Aber das Ergebnis ist: Keine Treiber-Klasse. Die ClassNotFoundException wird geworfen.
Muss ich DOCH noch irgendeinen Spezialtrick um den Treiber ausführen?


----------



## The_S (28. Jan 2009)

Nein, das Jar des Treibers muss wie gesagt in den Classpath. Mehr nicht.

Klassennamen schreibt man btw. groß.


----------



## tfa (28. Jan 2009)

DB2DataSource ist im übrigen kein Treiber. Bei mir heißt die Klasse com.ibm.db2.jcc.DB2Driver.


----------



## Java-Umsteiger (28. Jan 2009)

Hobbit_Im_Blutrausch hat gesagt.:
			
		

> Nein, das Jar des Treibers muss wie gesagt in den Classpath. Mehr nicht.


Aha! Ich muss mir also noch irgendeine jar-Treiberdatei besorgen und irgendwohin kopieren..?
Im bin-Ordner von jmeter liegt ein ganzer Haufen jr-Dateien. Irgendeine von denen scheint dann ja die fehlende zu sein.

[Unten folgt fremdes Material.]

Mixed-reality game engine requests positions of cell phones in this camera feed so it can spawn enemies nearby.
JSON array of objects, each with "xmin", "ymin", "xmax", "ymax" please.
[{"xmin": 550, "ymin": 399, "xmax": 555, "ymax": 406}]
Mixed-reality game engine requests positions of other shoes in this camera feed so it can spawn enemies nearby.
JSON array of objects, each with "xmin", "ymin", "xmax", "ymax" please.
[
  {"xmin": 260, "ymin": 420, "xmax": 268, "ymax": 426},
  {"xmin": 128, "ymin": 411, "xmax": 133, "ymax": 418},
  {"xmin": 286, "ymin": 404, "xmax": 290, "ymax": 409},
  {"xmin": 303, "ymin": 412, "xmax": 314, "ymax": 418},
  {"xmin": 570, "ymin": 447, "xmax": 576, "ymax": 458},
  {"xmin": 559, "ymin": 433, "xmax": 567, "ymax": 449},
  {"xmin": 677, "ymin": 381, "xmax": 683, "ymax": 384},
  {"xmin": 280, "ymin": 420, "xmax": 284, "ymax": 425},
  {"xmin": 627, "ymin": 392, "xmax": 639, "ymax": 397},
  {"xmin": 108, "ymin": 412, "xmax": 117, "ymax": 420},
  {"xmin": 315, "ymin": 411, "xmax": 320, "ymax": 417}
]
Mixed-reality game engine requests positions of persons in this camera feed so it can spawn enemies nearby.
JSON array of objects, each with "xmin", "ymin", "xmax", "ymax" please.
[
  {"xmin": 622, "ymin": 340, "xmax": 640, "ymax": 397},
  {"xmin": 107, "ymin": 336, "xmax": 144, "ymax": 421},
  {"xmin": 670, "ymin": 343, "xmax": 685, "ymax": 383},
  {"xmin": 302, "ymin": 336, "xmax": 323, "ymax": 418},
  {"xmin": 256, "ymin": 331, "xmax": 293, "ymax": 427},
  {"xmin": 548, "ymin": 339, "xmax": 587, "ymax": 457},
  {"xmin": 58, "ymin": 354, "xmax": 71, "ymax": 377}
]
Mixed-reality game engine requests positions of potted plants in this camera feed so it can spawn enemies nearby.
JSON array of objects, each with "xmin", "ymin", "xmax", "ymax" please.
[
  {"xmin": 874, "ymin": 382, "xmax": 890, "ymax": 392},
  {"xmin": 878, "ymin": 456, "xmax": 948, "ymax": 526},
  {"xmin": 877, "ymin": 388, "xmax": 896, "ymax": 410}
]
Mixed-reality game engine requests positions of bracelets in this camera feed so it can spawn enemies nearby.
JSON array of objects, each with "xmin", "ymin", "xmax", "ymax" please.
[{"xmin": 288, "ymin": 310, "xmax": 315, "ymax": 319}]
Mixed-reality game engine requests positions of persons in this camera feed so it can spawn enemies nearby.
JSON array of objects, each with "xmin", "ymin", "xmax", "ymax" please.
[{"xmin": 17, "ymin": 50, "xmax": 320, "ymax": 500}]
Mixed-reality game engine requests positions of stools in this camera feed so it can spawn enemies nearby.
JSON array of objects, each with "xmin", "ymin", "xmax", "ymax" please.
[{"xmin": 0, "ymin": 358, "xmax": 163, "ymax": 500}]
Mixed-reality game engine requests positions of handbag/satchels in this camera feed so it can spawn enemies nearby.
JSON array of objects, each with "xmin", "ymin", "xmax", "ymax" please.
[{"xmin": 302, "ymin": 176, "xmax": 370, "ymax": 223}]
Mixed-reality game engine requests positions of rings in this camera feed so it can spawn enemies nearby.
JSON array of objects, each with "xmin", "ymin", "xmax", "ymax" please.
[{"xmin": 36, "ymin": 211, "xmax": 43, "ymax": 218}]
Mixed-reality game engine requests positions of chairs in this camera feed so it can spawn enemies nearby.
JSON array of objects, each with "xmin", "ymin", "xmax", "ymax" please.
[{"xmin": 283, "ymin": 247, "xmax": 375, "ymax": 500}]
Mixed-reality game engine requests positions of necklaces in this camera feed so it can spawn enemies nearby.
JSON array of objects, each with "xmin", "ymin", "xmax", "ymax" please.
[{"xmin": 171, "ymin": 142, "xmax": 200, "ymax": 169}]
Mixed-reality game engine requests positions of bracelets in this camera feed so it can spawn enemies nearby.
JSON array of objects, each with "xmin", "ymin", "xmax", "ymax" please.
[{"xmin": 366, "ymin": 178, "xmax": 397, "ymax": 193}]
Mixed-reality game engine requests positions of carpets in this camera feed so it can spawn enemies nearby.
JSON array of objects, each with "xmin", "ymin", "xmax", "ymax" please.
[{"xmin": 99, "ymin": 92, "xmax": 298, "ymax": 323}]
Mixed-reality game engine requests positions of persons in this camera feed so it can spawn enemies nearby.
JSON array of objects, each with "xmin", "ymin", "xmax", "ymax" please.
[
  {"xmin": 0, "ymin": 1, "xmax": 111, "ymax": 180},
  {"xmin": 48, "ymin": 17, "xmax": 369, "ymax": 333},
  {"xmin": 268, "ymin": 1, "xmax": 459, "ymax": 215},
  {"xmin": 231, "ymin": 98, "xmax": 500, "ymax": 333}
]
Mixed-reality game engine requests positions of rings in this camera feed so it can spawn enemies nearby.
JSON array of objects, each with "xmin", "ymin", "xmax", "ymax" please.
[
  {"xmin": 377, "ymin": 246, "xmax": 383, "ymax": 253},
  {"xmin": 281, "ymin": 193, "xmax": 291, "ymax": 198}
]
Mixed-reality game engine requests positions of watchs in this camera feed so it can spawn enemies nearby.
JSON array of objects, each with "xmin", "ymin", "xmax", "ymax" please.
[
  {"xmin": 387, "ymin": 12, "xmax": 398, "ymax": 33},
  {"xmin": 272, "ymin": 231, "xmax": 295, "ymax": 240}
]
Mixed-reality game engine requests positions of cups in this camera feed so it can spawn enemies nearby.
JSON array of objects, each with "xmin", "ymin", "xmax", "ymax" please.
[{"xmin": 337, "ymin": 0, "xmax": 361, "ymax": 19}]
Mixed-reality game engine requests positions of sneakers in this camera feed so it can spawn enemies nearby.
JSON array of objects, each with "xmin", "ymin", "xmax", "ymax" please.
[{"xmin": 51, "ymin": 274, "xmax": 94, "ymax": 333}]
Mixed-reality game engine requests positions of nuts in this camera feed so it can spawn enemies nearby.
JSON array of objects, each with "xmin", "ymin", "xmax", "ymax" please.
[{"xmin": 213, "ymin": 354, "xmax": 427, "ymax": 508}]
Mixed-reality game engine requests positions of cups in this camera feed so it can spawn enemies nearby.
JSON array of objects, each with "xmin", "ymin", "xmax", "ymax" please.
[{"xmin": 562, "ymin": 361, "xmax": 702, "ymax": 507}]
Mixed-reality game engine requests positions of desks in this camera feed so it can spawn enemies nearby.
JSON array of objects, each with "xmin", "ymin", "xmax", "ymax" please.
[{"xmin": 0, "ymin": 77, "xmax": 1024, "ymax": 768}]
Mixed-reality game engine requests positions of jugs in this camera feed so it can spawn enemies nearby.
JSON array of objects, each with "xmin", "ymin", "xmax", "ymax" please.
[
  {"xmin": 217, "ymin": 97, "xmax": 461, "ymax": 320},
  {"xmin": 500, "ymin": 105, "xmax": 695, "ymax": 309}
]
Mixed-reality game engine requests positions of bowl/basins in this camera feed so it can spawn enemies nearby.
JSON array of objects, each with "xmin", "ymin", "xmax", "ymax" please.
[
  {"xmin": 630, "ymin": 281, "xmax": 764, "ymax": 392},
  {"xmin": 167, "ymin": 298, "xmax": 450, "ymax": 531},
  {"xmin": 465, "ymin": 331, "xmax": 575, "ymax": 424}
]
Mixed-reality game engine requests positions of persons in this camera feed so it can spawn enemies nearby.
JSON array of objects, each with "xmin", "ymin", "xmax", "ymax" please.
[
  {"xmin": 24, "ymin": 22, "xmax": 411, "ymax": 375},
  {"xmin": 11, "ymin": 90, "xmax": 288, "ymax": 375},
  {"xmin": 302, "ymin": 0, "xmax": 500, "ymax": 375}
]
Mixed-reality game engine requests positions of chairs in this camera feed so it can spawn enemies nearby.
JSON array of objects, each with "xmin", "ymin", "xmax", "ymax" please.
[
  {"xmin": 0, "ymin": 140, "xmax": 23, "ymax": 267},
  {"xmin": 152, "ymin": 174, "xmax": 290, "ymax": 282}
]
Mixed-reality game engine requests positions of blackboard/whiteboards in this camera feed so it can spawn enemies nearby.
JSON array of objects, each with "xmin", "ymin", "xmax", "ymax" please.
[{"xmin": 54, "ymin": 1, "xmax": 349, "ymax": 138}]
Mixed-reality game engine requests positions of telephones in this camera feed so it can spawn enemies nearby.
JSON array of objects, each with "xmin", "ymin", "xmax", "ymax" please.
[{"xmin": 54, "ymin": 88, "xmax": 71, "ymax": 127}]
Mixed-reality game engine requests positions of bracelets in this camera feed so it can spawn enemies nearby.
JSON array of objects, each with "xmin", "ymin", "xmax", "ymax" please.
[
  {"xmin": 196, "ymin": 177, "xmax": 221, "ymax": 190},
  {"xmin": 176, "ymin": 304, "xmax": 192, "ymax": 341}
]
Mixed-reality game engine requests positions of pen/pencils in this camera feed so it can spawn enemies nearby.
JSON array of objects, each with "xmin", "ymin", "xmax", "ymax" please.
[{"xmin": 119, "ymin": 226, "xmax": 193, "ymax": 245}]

Was ist der classpath und wie krieg ich die Dateien da hinein?



			
				Hobbit_Im_Blutrausch hat gesagt.:
			
		

> Klassennamen schreibt man btw. groß.


----------



## The_S (28. Jan 2009)

http://www.java-blog-buch.de/0703-einbinden-von-externen-klassen-classpath/

Wenn du Eclipse verwendest, einfach in den Build-Path integrieren.


----------



## Java-Umsteiger (28. Jan 2009)

Ich habe einfach mal auf Verdacht das ganze jakarta-jmeter-Verzeichnis mit in den Buildpath integriert. Eclipse hat nen Weilchen rumgearbeitet (building workspace...)

Doch: Auch ein neuer Compilerlauf brachte jetzt nur das Ergebnis wie vorher: "Keine Treiber-Klasse!" Wie kann es sein, dass mein Programm nicht läuft, aber jmeter schon?

Den Treibernamen habe ich auch korrigiert: com.ibm.db2.jcc.DB2Driver
Allerdings ist unter den zahlreichen jar-Dateien im jmeter-Ordner keine, die com.ibm.db2.jcc.DB2Driver.jar heißt oder auch nur ähnlich.

Muss ich mir den Treiber noch irgendwo herunterladen?


----------



## tfa (28. Jan 2009)

Bei mir heißt die JAR-Datei "db2jcc.jar". Dazu gibt es noch eine Lizenz-JAR namens "db2jcc_license_cisuz.jar", die auch in den Klassenpfad gehört.


----------



## Java-Umsteiger (31. Jan 2009)

tfa hat gesagt.:
			
		

> Bei mir heißt die JAR-Datei "db2jcc.jar". Dazu gibt es noch eine Lizenz-JAR namens "db2jcc_license_cisuz.jar", die auch in den Klassenpfad gehört.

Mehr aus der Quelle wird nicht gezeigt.